Today, one of the options of people for viable sources of income is through business. This is because they feel that if they would have their own businesses to attend to, they don’t have to work for the rest of their lives anymore. It is for this reason that there’s an increasing number of startup venture capital.
But not everyone can get this. They have to adhere to strict guidelines and procedures to be able to be qualified with the venture capital. To make sure that you will be qualified for this, you have to ensure that the application would not have loopholes even before you come up with a business.
Reasons behind failure
If you are planning to start your own business, aside from the “building blocks” you also have to be aware why do businesses usually fail. Why? It is also because of these reasons why the venture capitalist would not invest on your company or your projects.
If you really want your business to succeed you would have to understand and know what are the things makes a business fail to make your own achieve success. Here is a short list of the most common fatal mistakes of business owners of new businesses why their startup venture capital are usually rejected:
– Inadequate planning of the business. Every new business needs good conceptualization and planning. Planning is the backbone of any business; carefully planned a business can succeed without too many problems.
– Insufficient initial capital for start-up period and development stages due to inadequate planning Most of the time a small business fails even before the actual operational stage because of lack of funds, this happens because of the lack of plans and the inability to execute the plans within the schedule and within the parameters. Sometimes budget scheduling is overlooked during the planning stage.
– Mistaken estimate of market demand for product or service. One of the saddest stories that one would ever hear from a budding entrepreneur is the story of the new miracle product that could change the world and that nobody wanted. Some people easily fall victim to get rich quick schemes that they over estimate the marketability of a product or a service. Be sure that you do your homework before getting into anything.
– Lack of management ability. Lack of experiencing in managing people, resources and time can also play a big factor in the success and or failure of any business.
– Failures to select and use appropriate outside professional advisors. Sometimes even small businesses need professional help, seeking the advice of an expert will have long term effects on your business.
– Inability to market product or services effectively. Introducing your product or service to the public is a must for them to know you are selling something.
– Over dependence on a single individual or on a predicted specific event. Sometimes people are just lucky to get that one big break but not everybody is as lucky as the others.
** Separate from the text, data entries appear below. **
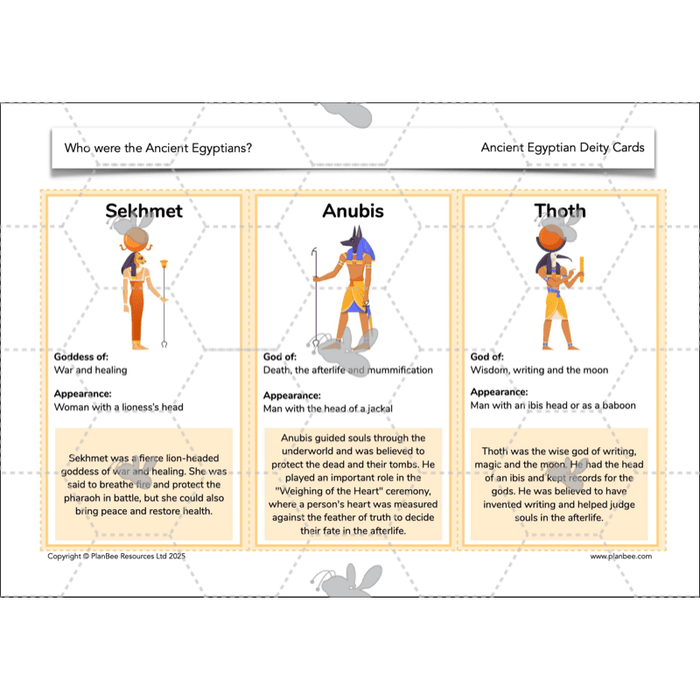 Who were the Ancient Egyptians?

Ancient Egyptian Deity Cards

Sekhmet

Goddess of:
War and healing

Appearance:
Woman with a lioness's head

Sekhmet was a fierce lion-headed goddess of war and healing. She was said to breathe fire and protect the pharaoh in battle, but she could also bring peace and restore health.

Anubis

God of:
Death, the afterlife and mummification

Appearance:
Man with the head of a jackal

Anubis guided souls through the underworld and was believed to protect the dead and their tombs. He played an important role in the "Weighing of the Heart" ceremony, where a person's heart was measured against the feather of truth to decide their fate in the afterlife.

Thoth

God of:
Wisdom, writing and the moon

Appearance:
Man with an ibis head or as a baboon

Thoth was the wise god of writing, magic and the moon. He had the head of an ibis and kept records for the gods. He was believed to have invented writing and helped judge souls in the afterlife.

Copyright © PlanBee Resources Ltd 2025

www.planbee.com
– Failure to understand capital requirements of a growing business. A growing business needs progressive funds.
– Poor timing of expenditures due to poor planning. Bad compliance to the budgeting schedule leads to making unnecessary purchases that could be very hurtful to your company’s growth.
– Expedient rather than reasoned decision-making. Experts say the startup venture capital requests are rejected because the business owners need more than guts and instincts-most of the time calculated risks are what a business needs.